* **GIVEN RECORDS**:
════════════════
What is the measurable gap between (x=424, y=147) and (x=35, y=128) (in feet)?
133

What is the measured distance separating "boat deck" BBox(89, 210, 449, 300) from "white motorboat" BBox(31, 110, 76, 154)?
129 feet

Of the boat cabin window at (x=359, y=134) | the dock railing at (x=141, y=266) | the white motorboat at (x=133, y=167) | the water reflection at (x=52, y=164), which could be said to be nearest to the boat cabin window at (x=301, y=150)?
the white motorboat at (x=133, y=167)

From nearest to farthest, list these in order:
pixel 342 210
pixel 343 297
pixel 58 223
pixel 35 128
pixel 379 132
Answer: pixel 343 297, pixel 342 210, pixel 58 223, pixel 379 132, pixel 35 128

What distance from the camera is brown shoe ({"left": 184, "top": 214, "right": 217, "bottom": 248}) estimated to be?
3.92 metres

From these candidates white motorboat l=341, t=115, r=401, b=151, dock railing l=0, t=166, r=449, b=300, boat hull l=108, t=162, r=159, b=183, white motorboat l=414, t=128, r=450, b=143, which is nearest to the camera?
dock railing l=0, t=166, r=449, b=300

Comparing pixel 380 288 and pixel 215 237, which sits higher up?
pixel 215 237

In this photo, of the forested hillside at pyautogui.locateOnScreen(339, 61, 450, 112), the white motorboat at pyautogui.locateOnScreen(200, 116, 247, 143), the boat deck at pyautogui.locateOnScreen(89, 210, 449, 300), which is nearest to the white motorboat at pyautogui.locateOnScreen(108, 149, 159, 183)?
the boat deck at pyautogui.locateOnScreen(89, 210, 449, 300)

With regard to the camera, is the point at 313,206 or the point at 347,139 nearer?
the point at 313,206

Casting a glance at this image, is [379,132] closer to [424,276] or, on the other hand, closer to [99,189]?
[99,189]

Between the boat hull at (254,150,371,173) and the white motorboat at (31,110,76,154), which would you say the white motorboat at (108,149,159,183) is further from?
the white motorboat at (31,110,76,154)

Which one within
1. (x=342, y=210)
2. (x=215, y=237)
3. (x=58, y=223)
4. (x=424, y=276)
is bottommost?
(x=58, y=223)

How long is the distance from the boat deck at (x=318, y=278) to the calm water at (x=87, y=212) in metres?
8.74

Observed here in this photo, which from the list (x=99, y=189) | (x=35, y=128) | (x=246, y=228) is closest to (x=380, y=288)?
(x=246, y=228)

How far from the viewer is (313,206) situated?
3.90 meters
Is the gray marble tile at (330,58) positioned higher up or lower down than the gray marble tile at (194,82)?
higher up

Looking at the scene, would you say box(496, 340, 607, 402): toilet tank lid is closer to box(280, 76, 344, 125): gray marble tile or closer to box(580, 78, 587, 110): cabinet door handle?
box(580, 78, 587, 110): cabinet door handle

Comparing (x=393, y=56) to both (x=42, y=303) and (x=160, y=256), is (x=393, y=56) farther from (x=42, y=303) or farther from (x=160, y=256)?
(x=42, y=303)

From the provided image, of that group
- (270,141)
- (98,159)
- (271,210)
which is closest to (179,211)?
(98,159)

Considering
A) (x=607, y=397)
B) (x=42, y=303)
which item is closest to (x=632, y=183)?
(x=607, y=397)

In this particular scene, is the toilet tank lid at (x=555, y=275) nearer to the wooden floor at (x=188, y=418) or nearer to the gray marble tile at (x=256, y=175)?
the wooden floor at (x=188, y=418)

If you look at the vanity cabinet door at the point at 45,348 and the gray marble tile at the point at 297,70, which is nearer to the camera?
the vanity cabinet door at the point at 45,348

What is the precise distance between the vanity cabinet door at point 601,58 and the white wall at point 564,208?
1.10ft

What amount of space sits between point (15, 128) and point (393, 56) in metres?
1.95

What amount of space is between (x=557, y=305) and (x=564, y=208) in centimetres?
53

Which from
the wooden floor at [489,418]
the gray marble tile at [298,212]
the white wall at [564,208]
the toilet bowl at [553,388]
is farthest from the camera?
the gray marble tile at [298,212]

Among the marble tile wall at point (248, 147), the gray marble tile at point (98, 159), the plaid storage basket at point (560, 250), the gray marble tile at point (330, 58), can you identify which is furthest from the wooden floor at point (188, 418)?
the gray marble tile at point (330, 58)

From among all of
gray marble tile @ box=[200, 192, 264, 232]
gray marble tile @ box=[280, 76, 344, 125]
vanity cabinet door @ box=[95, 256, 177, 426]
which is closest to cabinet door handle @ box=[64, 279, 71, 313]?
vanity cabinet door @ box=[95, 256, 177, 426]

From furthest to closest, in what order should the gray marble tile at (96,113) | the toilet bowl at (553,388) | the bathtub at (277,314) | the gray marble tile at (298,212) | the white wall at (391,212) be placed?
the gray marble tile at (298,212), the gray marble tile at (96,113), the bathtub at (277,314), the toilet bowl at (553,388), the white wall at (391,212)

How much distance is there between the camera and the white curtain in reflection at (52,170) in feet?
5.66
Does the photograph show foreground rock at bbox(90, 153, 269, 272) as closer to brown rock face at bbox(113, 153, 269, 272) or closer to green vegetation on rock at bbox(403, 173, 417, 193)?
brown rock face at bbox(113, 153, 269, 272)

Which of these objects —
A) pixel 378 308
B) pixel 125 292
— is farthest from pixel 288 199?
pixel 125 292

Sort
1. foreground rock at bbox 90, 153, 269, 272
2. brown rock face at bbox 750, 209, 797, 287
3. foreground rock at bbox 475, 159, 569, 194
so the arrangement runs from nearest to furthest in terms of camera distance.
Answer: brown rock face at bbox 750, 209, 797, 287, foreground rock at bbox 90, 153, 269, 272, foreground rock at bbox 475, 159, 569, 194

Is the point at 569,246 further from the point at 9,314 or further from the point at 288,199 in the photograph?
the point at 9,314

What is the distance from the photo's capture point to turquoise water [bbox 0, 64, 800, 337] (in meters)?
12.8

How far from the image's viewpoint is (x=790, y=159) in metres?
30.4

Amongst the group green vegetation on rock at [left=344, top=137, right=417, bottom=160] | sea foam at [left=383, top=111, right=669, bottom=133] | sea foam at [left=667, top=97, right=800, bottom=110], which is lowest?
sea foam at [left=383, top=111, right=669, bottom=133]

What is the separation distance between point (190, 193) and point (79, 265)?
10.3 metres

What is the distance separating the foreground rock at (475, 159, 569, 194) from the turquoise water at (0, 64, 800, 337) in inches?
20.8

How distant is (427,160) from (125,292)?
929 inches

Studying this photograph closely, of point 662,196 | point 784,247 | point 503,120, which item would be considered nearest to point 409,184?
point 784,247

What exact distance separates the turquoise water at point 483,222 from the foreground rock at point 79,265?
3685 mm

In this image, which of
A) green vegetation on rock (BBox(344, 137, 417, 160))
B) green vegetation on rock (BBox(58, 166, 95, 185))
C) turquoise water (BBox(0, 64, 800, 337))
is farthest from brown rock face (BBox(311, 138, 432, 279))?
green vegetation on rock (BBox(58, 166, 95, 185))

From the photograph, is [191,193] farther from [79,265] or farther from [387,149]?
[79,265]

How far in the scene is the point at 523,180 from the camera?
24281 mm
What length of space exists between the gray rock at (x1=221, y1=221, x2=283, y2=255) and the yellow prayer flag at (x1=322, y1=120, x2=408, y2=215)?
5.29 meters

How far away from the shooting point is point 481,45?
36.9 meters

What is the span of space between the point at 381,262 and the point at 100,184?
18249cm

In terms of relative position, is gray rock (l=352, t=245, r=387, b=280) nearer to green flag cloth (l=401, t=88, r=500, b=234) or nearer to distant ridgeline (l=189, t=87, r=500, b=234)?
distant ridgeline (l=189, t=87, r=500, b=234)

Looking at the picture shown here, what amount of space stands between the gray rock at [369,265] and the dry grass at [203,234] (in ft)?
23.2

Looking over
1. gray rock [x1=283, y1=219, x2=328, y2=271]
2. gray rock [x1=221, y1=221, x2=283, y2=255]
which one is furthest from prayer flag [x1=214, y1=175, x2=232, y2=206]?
════════════════
* **SHORT PROBLEM**:
Write the records from their first line through the line containing "Answer: pixel 343" as a JSON list of strings, one string per line, with blank lines omitted.

* **FULL OUTPUT**:
[
  "What is the measurable gap between (x=424, y=147) and (x=35, y=128) (in feet)?",
  "133",
  "What is the measured distance separating \"boat deck\" BBox(89, 210, 449, 300) from \"white motorboat\" BBox(31, 110, 76, 154)?",
  "129 feet",
  "Of the boat cabin window at (x=359, y=134) | the dock railing at (x=141, y=266) | the white motorboat at (x=133, y=167) | the water reflection at (x=52, y=164), which could be said to be nearest to the boat cabin window at (x=301, y=150)?",
  "the white motorboat at (x=133, y=167)",
  "From nearest to farthest, list these in order:",
  "pixel 342 210",
  "pixel 343 297",
  "pixel 58 223",
  "pixel 35 128",
  "pixel 379 132",
  "Answer: pixel 343 297, pixel 342 210, pixel 58 223, pixel 379 132, pixel 35 128"
]